Millennium Actress
I almost did not go to Satoshi Kon’s masterful animated film
Millennium Actress. When I first heard on Thursday that the film was being screened here this week, I made the decision not to go; other than Hiyao Miyazaki, I’m just not a big fan of Japanese animation, though I’ve seen plenty of anime on television and on DVD/VHS. However, I changed my mind after an AIM conversation with Phyrephox on Friday night, and I’m glad that I went, as
Millennium Actress has taken it’s place as my second favorite movie of 2003 (I guess it’s being released on DVD sometime within the next week or two for anyone who is interested).
The film is about a pair of documentary filmmakers, the middle-aged Genya Tachibana and his much younger cameraman Kyoji, who have arranged to meet and interview a reclusive former film star from the golden era of Japanese cinema, Chiyoko Fujiwara, who mysteriously and abruptly retired from acting at the height of her career. This premise allows Kon to plunge the trio, as well as the audience, into Chiyoko’s memories, along the way erasing the boundary between factual, objective reality and subjective fantasy. All frames of reference are carefully swept away, the film, taking full advantage of the plastic space-time properties of animation, abruptly changes time periods (from 15th Century Japan to the present day, spanning almost every major period of Japanese history in the interim), and seamlessly switches locales, moving back and forth between the present, the “real life” events of Chiyoko’s past, and historical sequences which Chiyoko, and various other characters, inhabit as if it was a lived-in reality (for convenience sake, I’m going to refer to these scenes as “film-reality”). Of course the boundaries between all three are quite fluid, when the viewer becomes accustomed to one level of reality, the film switches gears, moving the events to another reality entirely. One quickly realizes that the central narrative thread of the film, Chiyoko’s never-ending search for a young artist/political radical that she fell in love with when she was 17 (though she never learned his name, or clearly saw his face, which is plunged into shadow every time he appears on screen, he gives her a key, which is a “key to the most important thing in the world”), is an archetypal cinematic narrative of undying, romantic love, and not only does it appear in the reality of Chiyoko’s life, but time after time, it appears in the film-reality sequences, across genres, from jidaigeki, to gendaigeki, from monster films, to science-fiction.

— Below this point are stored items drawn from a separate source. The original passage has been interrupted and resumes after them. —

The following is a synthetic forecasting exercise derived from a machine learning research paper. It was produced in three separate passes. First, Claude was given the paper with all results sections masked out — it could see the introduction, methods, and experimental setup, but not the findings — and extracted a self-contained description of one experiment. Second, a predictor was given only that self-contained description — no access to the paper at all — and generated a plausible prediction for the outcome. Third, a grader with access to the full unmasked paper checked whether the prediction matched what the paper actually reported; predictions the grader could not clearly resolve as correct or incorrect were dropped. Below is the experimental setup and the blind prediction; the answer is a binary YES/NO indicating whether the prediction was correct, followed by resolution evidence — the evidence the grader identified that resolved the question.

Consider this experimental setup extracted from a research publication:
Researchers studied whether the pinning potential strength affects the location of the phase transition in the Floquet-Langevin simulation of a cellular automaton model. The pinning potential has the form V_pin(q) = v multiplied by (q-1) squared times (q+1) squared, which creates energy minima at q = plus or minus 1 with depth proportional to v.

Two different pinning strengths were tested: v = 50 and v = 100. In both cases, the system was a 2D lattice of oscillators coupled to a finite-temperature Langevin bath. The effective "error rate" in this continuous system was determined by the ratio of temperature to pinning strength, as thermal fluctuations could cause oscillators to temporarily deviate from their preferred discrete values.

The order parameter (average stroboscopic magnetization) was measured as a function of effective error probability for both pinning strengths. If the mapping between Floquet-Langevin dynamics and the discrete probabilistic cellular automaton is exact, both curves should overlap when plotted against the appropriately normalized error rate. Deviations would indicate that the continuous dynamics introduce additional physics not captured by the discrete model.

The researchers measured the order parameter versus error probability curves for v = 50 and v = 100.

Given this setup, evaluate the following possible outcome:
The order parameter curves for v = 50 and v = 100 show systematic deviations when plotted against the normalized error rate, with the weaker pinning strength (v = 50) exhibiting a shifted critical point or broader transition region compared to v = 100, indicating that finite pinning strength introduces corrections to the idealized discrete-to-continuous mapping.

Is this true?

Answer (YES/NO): YES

The film actually begins with what appears to be a science-fiction story, an as yet unnamed woman (Chiyoko) is boarding a rocket ship to look for “him” despite the protests of another man; the audience is given no frame of reference, but as the rocket prepares to blast off, Kon changes perspective, pulling back and allowing the audience to see that Genya is watching the footage on an editing table (later we learn that this is footage from Chiyoko’s last, unfinished film), the sound effects of the film mingling with the rumblings of a minor earthquake that hits at that very moment (earthquakes occur frequently in the film, marking major points of transition for the characters, adding an additional mythic quality to the narrative). This is one of many examples of the film reindexing events into another level of reality, in another, Chiyoko’s mother attempts to arrange a marriage for her daughter, who refuses the proposals, but then the scene morphs into a scene from a contemporary domestic melodrama, Chiyoko’s mother being replaced by Eiko, an older actress at the studio who shared the same dismissive attitude towards Chiyoko’s romantic notions as her real mother did (there’s another later scene, where it appears that Chiyoko is vacuuming her husband’s study, but it turns into a movie set). And it is more than a one way street, elements from the film-reality begin to appear in her reality, the most important being a ghostly old crone, who cursed Chiyoko in a film-reality jidaigeki to love her lord for a thousand years, and whose reflections begins to appear in Chiyoko’s normal reality, a haunting presence which continually reminds Chiyoko of her true love.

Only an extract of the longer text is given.